“Un’altra donna” di Woody Allen

(USA, 1988)

In un’intervista fatta per la presentazione del bellissimo “Blue Jasmine” – film che sotto molti punti di vista è paragonabile a questo – Woody Allen ha dichiarato di sentirsi soprattutto “un autore di tragedie piuttosto che di commedie, anche se il mondo ormai lo ha etichettato così…”

Questa arguta provocazione del genio newyorkese ha in realtà radici profonde e ben piantate, visto che quando Allen scrive e dirige pellicole drammatiche lo sa fare magistralmente e come pochi altri cineasti.

In questo bello e amaro film assistiamo al bilancio drammatico e sentimentalmente tragico della cinquantenne Marion Post (una splendida Gena Rowlands) preside della Facoltà di Filosofia di una prestigiosa università americana.

L’elemento scatenante l’alluvione dei ricordi che invaderà Marion è il casuale origliare alcune sedute di psicoanalisi che le capita di ascoltare nell’appartamento adiacente a quello che ha preso in affitto per scrivere il suo ultimo libro.
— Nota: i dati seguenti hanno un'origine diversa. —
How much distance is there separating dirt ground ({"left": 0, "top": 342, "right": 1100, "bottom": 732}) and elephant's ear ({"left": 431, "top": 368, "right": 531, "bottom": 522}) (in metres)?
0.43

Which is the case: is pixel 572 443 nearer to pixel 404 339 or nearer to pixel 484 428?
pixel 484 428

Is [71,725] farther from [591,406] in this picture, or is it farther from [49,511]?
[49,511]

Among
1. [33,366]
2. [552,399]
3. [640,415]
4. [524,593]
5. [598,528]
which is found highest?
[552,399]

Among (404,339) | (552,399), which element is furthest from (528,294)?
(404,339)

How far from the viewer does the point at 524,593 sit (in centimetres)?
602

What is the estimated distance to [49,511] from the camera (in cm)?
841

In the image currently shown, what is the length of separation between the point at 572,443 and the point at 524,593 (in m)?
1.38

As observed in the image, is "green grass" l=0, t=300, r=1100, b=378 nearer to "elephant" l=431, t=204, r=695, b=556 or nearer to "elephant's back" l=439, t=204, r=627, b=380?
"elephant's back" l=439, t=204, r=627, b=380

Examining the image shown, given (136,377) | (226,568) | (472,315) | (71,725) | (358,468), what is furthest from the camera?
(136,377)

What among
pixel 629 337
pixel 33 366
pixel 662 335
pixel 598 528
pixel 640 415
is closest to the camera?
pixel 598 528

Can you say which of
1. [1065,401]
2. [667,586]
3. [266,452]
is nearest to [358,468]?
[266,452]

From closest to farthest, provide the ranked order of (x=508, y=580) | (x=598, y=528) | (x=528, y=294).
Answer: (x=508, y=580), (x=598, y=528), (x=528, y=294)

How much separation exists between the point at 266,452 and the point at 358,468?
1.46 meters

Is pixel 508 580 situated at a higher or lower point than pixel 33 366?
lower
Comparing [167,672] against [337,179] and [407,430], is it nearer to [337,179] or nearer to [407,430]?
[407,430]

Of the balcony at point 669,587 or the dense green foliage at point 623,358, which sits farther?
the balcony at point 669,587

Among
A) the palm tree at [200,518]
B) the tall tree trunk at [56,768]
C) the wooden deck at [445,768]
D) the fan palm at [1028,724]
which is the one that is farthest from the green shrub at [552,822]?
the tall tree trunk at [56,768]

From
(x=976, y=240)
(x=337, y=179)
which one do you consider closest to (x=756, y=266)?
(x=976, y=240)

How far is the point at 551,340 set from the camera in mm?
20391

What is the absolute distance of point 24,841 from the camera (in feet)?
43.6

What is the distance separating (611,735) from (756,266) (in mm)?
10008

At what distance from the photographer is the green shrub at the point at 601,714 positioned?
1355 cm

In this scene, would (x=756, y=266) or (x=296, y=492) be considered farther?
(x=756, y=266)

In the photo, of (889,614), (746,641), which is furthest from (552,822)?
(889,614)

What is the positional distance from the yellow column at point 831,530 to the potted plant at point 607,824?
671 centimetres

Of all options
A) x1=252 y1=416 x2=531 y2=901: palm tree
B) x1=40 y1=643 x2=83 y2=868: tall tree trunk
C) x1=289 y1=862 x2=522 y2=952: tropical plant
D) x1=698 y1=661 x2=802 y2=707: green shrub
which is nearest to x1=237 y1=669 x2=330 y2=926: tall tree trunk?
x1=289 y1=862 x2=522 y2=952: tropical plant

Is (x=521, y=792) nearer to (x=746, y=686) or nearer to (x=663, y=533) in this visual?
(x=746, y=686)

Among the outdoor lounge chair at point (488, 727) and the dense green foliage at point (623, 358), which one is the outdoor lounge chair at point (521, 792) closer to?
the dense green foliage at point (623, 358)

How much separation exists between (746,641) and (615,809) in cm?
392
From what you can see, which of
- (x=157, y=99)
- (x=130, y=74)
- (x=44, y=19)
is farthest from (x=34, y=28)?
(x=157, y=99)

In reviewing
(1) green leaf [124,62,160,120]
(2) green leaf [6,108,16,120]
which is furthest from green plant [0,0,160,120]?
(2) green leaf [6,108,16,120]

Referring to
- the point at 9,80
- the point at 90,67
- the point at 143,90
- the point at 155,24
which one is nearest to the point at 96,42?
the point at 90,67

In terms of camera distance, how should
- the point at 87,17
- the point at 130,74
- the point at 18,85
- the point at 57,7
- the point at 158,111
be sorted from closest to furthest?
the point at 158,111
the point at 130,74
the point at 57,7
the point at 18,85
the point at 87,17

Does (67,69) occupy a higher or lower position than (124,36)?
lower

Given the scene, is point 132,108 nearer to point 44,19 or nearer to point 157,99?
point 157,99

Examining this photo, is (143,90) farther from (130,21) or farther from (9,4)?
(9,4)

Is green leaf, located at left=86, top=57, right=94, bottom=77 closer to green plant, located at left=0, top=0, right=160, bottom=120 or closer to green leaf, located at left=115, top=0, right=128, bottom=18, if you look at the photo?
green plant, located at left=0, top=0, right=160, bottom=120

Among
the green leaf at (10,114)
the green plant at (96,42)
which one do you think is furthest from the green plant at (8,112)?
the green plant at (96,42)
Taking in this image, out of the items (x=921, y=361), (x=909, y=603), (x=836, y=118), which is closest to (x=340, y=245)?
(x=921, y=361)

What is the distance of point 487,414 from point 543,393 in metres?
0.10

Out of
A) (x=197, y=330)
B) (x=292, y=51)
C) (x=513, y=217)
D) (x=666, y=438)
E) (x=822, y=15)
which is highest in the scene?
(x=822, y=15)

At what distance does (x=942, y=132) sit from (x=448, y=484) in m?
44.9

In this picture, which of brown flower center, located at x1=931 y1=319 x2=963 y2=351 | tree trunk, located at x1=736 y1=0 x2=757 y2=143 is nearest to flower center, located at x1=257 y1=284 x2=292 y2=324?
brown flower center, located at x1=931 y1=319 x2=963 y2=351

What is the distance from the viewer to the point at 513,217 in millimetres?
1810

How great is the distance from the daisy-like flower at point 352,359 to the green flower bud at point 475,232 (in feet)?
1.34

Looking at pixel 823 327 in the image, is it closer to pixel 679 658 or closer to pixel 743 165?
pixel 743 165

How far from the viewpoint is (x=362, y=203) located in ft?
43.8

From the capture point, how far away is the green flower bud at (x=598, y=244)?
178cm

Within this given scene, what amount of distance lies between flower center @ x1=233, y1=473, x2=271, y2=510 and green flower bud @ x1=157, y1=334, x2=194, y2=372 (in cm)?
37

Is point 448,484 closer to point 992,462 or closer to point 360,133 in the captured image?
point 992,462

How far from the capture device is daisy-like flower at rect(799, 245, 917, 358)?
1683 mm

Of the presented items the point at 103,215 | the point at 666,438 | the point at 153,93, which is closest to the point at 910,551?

Le esperienze che la donna racconta al suo analista, e che lei spia, le richiameranno alla mente episodi cruciali della sua vita sentimentale nella quale lei ha sempre scelto la ragione e mai seguito il cuore.

Dopo “Interiors”, il più bergmaniano film di Allen che qui chiama a dirigere la fotografia Sven Nykvist, collaboratore di Bergman per ben venti film e più volte premio Oscar; questa bella pellicola conferma ancora oggi Woody Allen il più femminino dei cineasti americani, e non solo.